In offences against reputation, consisting, for instance, in the propagation of false reports affecting the character, it would be useless as a punishment to direct a similar false report to be propagated affecting the character of the delinquent. The like evil would not result from the circulation of what was acknowledged to be false.
In offences against property, the punishment of retaliation would at all times be defective in point of exemplarity and efficacy, and, in many cases, altogether inapplicable; those who are most apt to injure others in this respect, being, by their poverty, unable to suffer in a similar manner.
For a similar reason, it cannot be constantly applied to offences affecting the civil condition of individuals, to say nothing of the reasons that might render it ineligible, if it were possible to be applied.
These exceptions reduce its possible field of action to a very small extent, the only classes of offences to which it will be found applicable, with any degree of constancy, are those that affect the person; and even here must be assumed, what scarcely ever exists, a perfect identity of circumstances. Even in this very limited class of cases, it would be found to err on the side of excessive severity. Its radical defect is, its inflexibility. The law ought so to apportion the punishment as to meet the several circumstances of aggravation or extenuation that may be found in the offence: retaliation is altogether incompatible with any such apportionment.

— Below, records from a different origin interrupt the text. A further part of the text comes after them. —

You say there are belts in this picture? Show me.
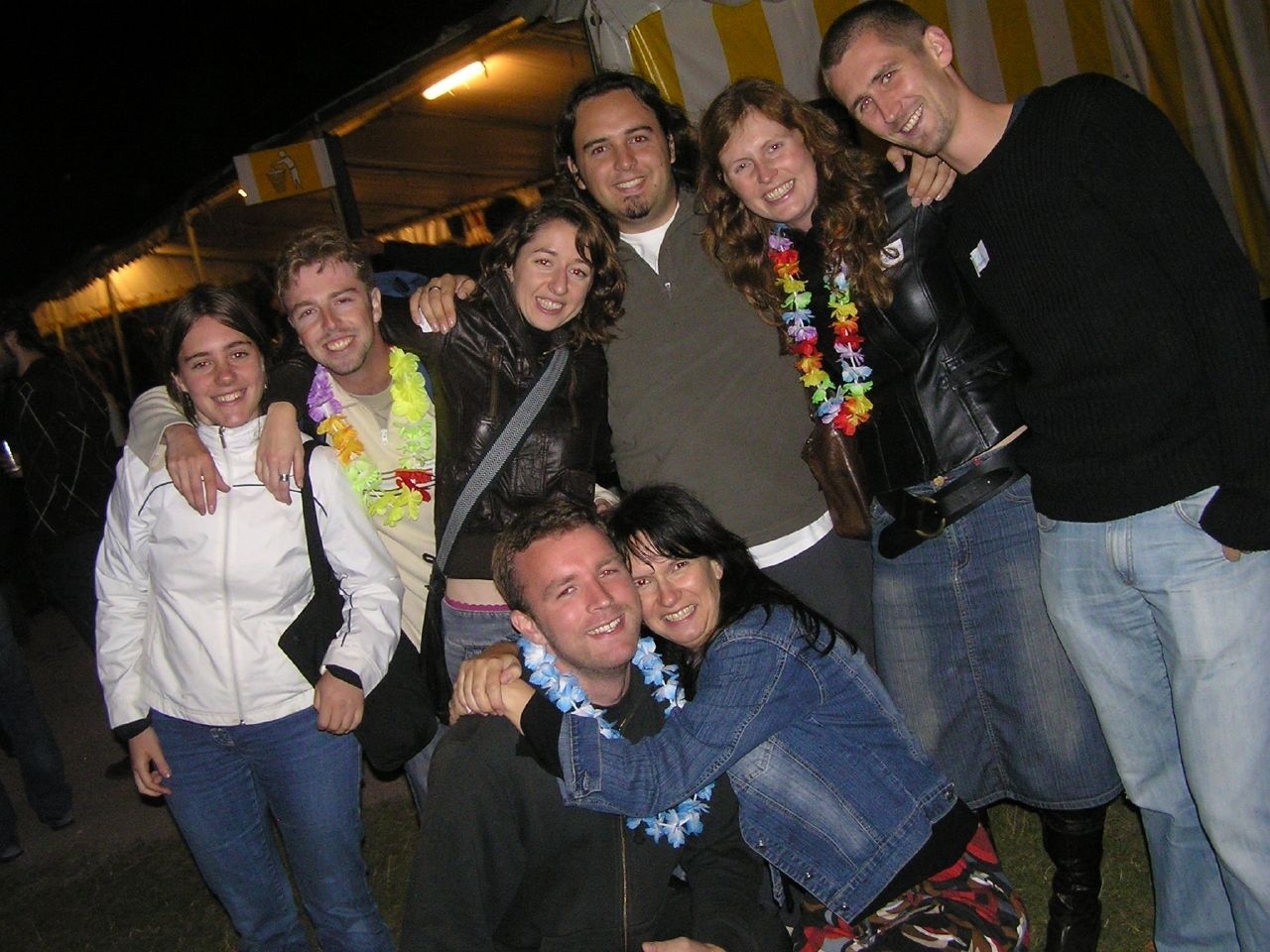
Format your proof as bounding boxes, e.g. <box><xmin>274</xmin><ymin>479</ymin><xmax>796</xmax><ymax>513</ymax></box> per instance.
<box><xmin>875</xmin><ymin>429</ymin><xmax>1033</xmax><ymax>560</ymax></box>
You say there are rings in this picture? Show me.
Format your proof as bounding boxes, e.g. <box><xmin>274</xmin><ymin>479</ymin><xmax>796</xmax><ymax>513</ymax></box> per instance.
<box><xmin>938</xmin><ymin>160</ymin><xmax>946</xmax><ymax>164</ymax></box>
<box><xmin>428</xmin><ymin>286</ymin><xmax>441</xmax><ymax>292</ymax></box>
<box><xmin>279</xmin><ymin>474</ymin><xmax>288</xmax><ymax>481</ymax></box>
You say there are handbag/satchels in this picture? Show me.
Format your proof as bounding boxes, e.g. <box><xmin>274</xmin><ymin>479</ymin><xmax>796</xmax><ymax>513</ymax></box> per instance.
<box><xmin>278</xmin><ymin>583</ymin><xmax>438</xmax><ymax>772</ymax></box>
<box><xmin>421</xmin><ymin>554</ymin><xmax>454</xmax><ymax>726</ymax></box>
<box><xmin>802</xmin><ymin>413</ymin><xmax>872</xmax><ymax>540</ymax></box>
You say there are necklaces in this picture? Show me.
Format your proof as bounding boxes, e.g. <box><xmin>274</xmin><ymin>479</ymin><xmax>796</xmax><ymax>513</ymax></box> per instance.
<box><xmin>305</xmin><ymin>347</ymin><xmax>436</xmax><ymax>532</ymax></box>
<box><xmin>515</xmin><ymin>635</ymin><xmax>716</xmax><ymax>848</ymax></box>
<box><xmin>765</xmin><ymin>227</ymin><xmax>874</xmax><ymax>437</ymax></box>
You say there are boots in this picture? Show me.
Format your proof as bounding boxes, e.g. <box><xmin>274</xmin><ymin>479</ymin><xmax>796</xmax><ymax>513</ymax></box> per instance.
<box><xmin>1039</xmin><ymin>809</ymin><xmax>1105</xmax><ymax>952</ymax></box>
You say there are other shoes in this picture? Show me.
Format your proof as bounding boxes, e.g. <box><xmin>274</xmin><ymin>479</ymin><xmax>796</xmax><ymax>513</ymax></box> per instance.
<box><xmin>50</xmin><ymin>808</ymin><xmax>73</xmax><ymax>831</ymax></box>
<box><xmin>0</xmin><ymin>844</ymin><xmax>24</xmax><ymax>862</ymax></box>
<box><xmin>105</xmin><ymin>756</ymin><xmax>134</xmax><ymax>777</ymax></box>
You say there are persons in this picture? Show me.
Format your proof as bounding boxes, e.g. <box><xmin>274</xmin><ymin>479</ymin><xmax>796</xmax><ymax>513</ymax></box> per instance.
<box><xmin>409</xmin><ymin>49</ymin><xmax>956</xmax><ymax>683</ymax></box>
<box><xmin>692</xmin><ymin>72</ymin><xmax>1120</xmax><ymax>952</ymax></box>
<box><xmin>816</xmin><ymin>0</ymin><xmax>1270</xmax><ymax>952</ymax></box>
<box><xmin>1</xmin><ymin>302</ymin><xmax>127</xmax><ymax>860</ymax></box>
<box><xmin>256</xmin><ymin>196</ymin><xmax>628</xmax><ymax>825</ymax></box>
<box><xmin>449</xmin><ymin>484</ymin><xmax>1032</xmax><ymax>952</ymax></box>
<box><xmin>397</xmin><ymin>487</ymin><xmax>812</xmax><ymax>952</ymax></box>
<box><xmin>92</xmin><ymin>230</ymin><xmax>446</xmax><ymax>952</ymax></box>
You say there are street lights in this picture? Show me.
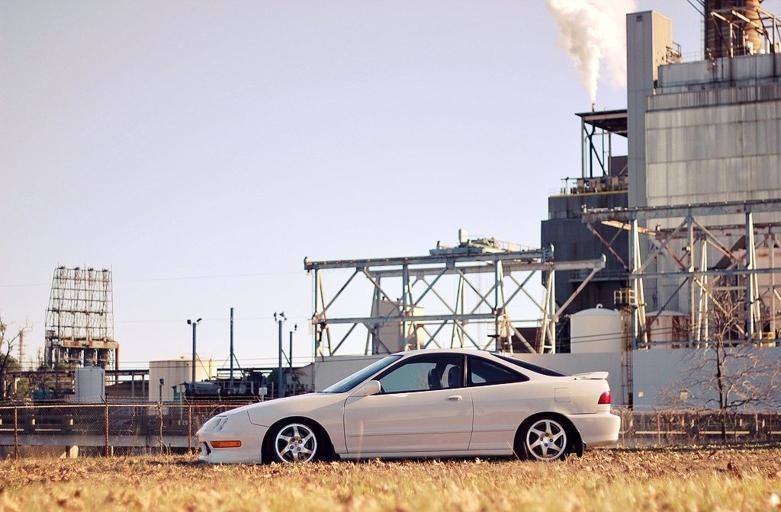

The class of people among whom this mode of punishment is most likely to be popular, are those of a vindictive character. Mahomet found it established among the Arabians; and has adopted it in the Koran, with a degree of approbation, that marks the extent of his talent for legislation.—“O you who have a heart, you will find in the law of retaliation, and in the fear that accompanies it, universal security.”—(Vol. I. ch. ii. On the Law.) Either from weakness or ignorance, he encouraged the prevailing vice, which he ought to have checked.